I just decided to try out making a pinhole polaroid and i have a question about polaroid film. It seems that the way I made mine the film will only eject if i take out the film and put it back in, like when you put in a fresh pack and the black card gets ejected, same thing happens with the film. However when I take the film out will all the other film be exposed and ruined? I dont feel like spending 25 dollars to find out maybe someone knows. Any help would be wonderful, thanks.


----------



## terri (Dec 8, 2006)

If you're using a film pack, then the black card which protects the film is indeed ejected at the start when you load the pack. You don't mention what camera you're using, so I'm guessing it's a model that takes a 600 type of film pack. I'm no pinhole expert, but without putting the entire camera in a changing bag to pull out exposed prints one by one, you would indeed expose all the film and ruin it. 

Someone with more experience might weigh in here.


----------



## mysteryscribe (Dec 8, 2006)

just the one up gets exposed.  the film back protects the next one down but yours is ruined so black bag it.  I make these all the time what have you done that it wont remove just one sheet at a time.


----------



## justy (Dec 8, 2006)

i had to remove the shutter or else i couldnt have my own exposure time. But now the photo wont eject on its own. So i have to remove and reinsert the cartridge. its a polaroid spirit camera.


----------



## mysteryscribe (Dec 8, 2006)

so much for the advice I gave you forget it.  but it is still true you need to black bag it.  How to you get the goop spread


----------



## terri (Dec 8, 2006)

Exactly, the problem with treating pack film like it's sheet film is that you have to eject it through the rollers of the camera to break the dye pods. Otherwise there will be no development.

If there is such a thing as a pinhole camera with a Polaroid back, then you'd be in business.  But I'm not sure instant film is made for pinhole exposures. All instant films have to pass through something to evenly break and distribute the dye pods. They are not made for individual tray development. Again, I know next to nothing about pinhole photography, but I'm not sure your setup will work. ?


----------



## mysteryscribe (Dec 8, 2006)

I've made upwards of a hundred of the pull apart kind.  

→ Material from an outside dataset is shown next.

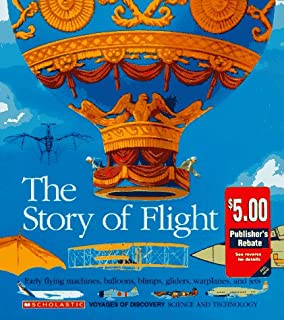 The Story of Flight: Early Flying Machines, Balloons, Blimps, Gliders, Warplanes, and Jets (Voyages of Discovery)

Those that he is talking about I would have to drill a hole through the shutter I think.  open the cover over the hole to expose the film, then trip the shutter (after the lens is covered) to activate the eject circuit.  I dont see any reason that wouldnt work.  A high speed drill to make the first hole then attach a pinhole over it.  Im gonna have to look into that next time I see a polaroid like that laying about somewhere.


----------



## justy (Dec 9, 2006)

You have to break the shutter if you want to have your own exposure times. I tried it without breaking the shutter and it just spit out all 10 shots. So I feel like I have it in working order as long as I use a black bag to keep reinserting the cartidge after every shot, I will go pick up some film this week and post some pics up if they work.


----------



## mysteryscribe (Dec 9, 2006)

Still curious how you spread the goop if the camera wont spit out a single shot at a time....

So a high speed drill wouldn't just put a hole in the shutter but leave it still able to open.  that's interesting I won't waste my time trying that then.  If you give up on that I can tell you how to rig a pinhole on one of those plastic peel apart cameras those are my favorite,


----------



## justy (Dec 10, 2006)

there is no goop on the camera I am using its a Polaroid Spirit.


----------



## justy (Dec 11, 2006)

this is one picture that came out by accident, this was before I removed the shutter and was just seeing if it worked. It shot out 3 pictures (thats all that was left in the catridge) at the same time and this one was the one that got exposed with the pinhole. It is of my cat, she was sleeping then got scared and stood up real fast, you can kind of see that. I really love the colors though. I am buying film tommorow to try this out for real. look back for more pictures later in the week.


----------